Empirical analysis shows that longer trajectories are essential for solving complex tasks, and that asynchronous training is necessary to maintain efficiency as trajectory length and variance increase.


Figure 6: Test scaling of ASearcher-Web-QwQ demonstrates that accuracy improves with increased minimum tool-use turns, confirming the need for long-horizon trajectories.
Experimental Results
Benchmarks and Metrics
ASearcher is evaluated on a comprehensive suite of single-hop and multi-hop QA benchmarks, including HotpotQA, 2WikiMultiHopQA, MuSiQue, Bamboogle, and challenging real-world tasks such as GAIA, xBench-DeepSearch, and Frames. Metrics include F1, LLM-as-Judge (LasJ), Avg@4, and Pass@4.
Main Findings
- ASearcher-Local-14B achieves state-of-the-art performance on multi-hop and single-hop QA with local RAG, outperforming larger 32B baselines.
- ASearcher-Web-QwQ surpasses all open-source 32B agents on GAIA (Avg@4: 52.8, Pass@4: 70.1) and xBench-DeepSearch (Avg@4: 42.1, Pass@4: 68.0).
- RL training yields substantial improvements: +46.7% Avg@4 on xBench, +20.8% on GAIA, and +20.4% on Frames.
Figure 7: Avg@4 and Pass@4 of ASearcher-Web-QwQ compared to other 32B-scale agents, demonstrating superior performance.
- The agent learns to perform extreme long-horizon search, with tool calls exceeding 40 turns and output tokens surpassing 150k during training.
Figure 8: Asynchronous RL enables ASearcher-Web-QwQ to achieve substantial improvements and long-horizon tool use during training.

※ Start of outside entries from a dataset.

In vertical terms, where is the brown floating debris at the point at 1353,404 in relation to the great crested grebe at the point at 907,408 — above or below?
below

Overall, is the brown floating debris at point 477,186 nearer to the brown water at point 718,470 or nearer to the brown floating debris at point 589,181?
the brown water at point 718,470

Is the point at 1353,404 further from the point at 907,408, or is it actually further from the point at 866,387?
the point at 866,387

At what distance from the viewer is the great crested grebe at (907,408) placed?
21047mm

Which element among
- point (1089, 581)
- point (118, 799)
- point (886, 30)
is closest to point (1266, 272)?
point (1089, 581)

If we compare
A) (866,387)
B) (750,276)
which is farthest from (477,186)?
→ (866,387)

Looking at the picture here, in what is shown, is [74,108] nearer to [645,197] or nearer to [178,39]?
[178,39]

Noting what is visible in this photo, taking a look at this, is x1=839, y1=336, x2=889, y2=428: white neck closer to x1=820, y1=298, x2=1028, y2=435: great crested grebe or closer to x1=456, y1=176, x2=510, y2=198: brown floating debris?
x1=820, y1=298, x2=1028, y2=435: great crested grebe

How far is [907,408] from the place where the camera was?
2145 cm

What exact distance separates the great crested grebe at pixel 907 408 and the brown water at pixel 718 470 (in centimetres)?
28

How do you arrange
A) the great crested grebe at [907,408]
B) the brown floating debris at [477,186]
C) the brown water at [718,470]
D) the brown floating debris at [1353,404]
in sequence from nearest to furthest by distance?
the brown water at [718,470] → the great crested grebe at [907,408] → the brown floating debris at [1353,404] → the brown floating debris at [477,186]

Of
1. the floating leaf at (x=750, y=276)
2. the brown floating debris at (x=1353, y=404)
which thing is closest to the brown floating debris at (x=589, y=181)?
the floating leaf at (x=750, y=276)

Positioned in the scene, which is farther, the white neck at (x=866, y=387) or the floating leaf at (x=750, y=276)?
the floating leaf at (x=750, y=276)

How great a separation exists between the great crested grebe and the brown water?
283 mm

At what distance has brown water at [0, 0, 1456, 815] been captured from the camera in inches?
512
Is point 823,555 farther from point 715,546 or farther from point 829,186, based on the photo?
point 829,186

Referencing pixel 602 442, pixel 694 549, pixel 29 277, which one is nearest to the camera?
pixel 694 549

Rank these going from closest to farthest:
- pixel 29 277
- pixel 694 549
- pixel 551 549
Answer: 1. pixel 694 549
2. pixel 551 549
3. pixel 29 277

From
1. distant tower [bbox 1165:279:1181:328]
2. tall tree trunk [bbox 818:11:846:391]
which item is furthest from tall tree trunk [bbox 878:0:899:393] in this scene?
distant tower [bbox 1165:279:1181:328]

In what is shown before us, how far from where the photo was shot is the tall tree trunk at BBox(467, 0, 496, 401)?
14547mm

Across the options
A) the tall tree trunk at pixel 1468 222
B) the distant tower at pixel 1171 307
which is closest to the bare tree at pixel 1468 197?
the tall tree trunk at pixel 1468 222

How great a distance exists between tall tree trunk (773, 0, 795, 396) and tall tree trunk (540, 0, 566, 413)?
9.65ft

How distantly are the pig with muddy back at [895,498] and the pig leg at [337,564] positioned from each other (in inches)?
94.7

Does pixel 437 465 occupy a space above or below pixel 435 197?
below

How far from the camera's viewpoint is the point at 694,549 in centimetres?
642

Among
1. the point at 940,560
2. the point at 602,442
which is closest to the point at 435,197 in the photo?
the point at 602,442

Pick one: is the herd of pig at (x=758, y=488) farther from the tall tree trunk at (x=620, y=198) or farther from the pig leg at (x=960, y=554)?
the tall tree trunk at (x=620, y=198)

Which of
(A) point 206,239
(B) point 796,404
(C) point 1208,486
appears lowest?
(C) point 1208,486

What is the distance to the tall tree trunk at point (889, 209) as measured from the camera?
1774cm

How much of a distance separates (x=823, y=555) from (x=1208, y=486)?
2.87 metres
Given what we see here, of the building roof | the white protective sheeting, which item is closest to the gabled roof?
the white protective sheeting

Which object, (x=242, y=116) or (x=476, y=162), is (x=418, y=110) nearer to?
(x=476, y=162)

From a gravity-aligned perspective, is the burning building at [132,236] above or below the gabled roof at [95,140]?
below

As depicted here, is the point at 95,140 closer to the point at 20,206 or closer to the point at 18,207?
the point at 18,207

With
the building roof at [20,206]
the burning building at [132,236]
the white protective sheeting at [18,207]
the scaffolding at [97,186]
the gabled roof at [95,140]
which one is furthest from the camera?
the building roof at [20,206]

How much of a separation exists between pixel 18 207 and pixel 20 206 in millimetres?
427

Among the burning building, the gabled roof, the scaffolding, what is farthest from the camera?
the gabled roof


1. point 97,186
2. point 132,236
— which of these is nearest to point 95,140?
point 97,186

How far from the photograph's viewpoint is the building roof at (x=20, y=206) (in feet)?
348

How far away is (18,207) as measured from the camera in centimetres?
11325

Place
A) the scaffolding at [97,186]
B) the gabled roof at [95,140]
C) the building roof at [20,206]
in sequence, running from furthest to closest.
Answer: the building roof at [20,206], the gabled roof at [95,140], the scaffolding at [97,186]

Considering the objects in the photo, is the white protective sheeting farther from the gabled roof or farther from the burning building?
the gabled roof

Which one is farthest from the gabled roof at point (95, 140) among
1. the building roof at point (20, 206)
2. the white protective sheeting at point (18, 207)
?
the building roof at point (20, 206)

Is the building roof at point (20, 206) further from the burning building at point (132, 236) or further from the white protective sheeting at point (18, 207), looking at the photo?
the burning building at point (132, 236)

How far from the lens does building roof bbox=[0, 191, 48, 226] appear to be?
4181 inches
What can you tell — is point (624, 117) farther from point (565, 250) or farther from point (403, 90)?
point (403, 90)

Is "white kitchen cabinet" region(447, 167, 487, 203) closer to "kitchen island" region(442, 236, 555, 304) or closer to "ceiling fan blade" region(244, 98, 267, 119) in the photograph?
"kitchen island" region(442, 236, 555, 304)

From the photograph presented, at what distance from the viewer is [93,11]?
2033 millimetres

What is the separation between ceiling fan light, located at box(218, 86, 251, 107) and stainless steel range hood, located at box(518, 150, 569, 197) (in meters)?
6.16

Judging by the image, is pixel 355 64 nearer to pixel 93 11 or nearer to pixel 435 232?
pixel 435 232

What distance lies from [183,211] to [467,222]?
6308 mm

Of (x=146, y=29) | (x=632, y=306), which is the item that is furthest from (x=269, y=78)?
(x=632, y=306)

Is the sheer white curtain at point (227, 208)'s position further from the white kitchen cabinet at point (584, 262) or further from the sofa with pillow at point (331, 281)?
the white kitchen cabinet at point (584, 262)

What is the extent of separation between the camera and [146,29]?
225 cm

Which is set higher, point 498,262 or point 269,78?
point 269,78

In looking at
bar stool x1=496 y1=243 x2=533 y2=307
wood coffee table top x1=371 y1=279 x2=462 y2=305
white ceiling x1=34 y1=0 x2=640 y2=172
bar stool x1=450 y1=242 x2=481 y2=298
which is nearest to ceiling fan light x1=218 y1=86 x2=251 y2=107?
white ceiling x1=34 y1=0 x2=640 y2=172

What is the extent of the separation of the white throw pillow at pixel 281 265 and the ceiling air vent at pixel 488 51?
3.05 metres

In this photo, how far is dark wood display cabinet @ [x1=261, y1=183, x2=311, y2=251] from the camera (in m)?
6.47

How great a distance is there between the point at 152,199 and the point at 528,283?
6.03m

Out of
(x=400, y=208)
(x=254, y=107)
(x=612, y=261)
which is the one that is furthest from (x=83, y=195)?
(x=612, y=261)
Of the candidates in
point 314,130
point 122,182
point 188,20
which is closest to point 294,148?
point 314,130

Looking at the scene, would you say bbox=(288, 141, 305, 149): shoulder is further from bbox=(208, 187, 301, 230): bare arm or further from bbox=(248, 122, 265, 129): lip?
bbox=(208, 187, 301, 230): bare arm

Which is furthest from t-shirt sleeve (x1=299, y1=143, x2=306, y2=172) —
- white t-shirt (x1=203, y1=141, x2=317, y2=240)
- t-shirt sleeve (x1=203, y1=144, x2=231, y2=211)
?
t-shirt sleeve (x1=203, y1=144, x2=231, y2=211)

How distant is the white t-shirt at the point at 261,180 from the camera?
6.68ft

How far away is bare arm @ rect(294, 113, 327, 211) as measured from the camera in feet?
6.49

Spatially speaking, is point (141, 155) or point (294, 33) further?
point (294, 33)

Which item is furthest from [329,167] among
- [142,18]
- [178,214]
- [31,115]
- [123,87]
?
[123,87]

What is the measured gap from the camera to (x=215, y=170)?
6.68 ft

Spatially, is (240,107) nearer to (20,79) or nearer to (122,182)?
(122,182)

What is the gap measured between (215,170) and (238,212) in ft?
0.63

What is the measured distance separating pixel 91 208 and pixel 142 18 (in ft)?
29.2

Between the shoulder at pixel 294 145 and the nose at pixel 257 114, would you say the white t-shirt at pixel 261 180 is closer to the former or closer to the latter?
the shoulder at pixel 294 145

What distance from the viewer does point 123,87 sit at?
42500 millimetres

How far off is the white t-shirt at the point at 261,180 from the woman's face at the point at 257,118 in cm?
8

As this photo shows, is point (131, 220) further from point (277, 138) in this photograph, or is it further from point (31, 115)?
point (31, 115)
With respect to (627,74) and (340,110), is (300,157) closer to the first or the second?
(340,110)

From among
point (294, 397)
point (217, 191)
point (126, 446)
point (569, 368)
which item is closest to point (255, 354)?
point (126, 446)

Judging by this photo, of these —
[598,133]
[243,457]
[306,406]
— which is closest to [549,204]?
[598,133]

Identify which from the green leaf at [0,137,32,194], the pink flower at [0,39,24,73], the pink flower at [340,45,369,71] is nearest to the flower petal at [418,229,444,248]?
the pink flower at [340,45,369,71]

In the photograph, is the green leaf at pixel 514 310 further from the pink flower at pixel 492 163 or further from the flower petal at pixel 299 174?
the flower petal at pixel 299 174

- Ablation studies confirm that the synthetic data pipeline is critical: RL on this data yields ≥10% higher accuracy than RL on standard multi-hop QA data.
Qualitative Analysis
Case studies on GAIA reveal that ASearcher-Web-QwQ can decompose complex queries, perform stepwise deduction, and verify conclusions, while baselines either hallucinate or fail to extract/verify key information.
Figure 9: ASearcher-Web-QwQ resolves all unknown variables in a complex GAIA query via precise queries, multi-turn tool calls, and stepwise deduction.
Implementation Considerations
- Resource Requirements: Training ASearcher-Web-QwQ at 32B scale requires ~7.6k H800 GPU hours, with batch sizes of 64–128 and turn limits up to 128.
- Scalability: The fully asynchronous RL system is essential for scaling to long trajectories and large models; synchronous or batch-based RL is not viable for this regime.
- Data Quality: The effectiveness of the agent is contingent on the quality and difficulty of the synthetic QA data; rigorous multi-stage validation is necessary to avoid trivial or ambiguous questions.
- Deployment: The agent design is compatible with both local RAG and real web environments, and does not require external LLMs for summarization or reasoning.
Implications and Future Directions
This work demonstrates that scaling both trajectory length and data complexity is necessary and sufficient for training open-source agents with expert-level search intelligence. The fully asynchronous RL paradigm is a critical enabler for this scaling, and the synthetic data pipeline provides a practical solution to the lack of challenging QA data.
The implications are significant for the development of generalist LLM agents capable of robust, long-horizon reasoning and tool use in open environments. Future research may extend these methods to broader domains (e.g., scientific discovery, legal reasoning), integrate additional tools (e.g., code execution, structured databases), and further optimize the efficiency of asynchronous RL at even larger scales.
Conclusion
ASearcher establishes a new standard for open-source agentic search by combining fully asynchronous RL with large-scale, high-quality synthetic data. The system achieves state-of-the-art results on challenging benchmarks, demonstrates the necessity of long-horizon trajectories, and provides a scalable, reproducible framework for future research in agentic LLMs. The open-sourcing of models, data, and code further accelerates progress in this domain.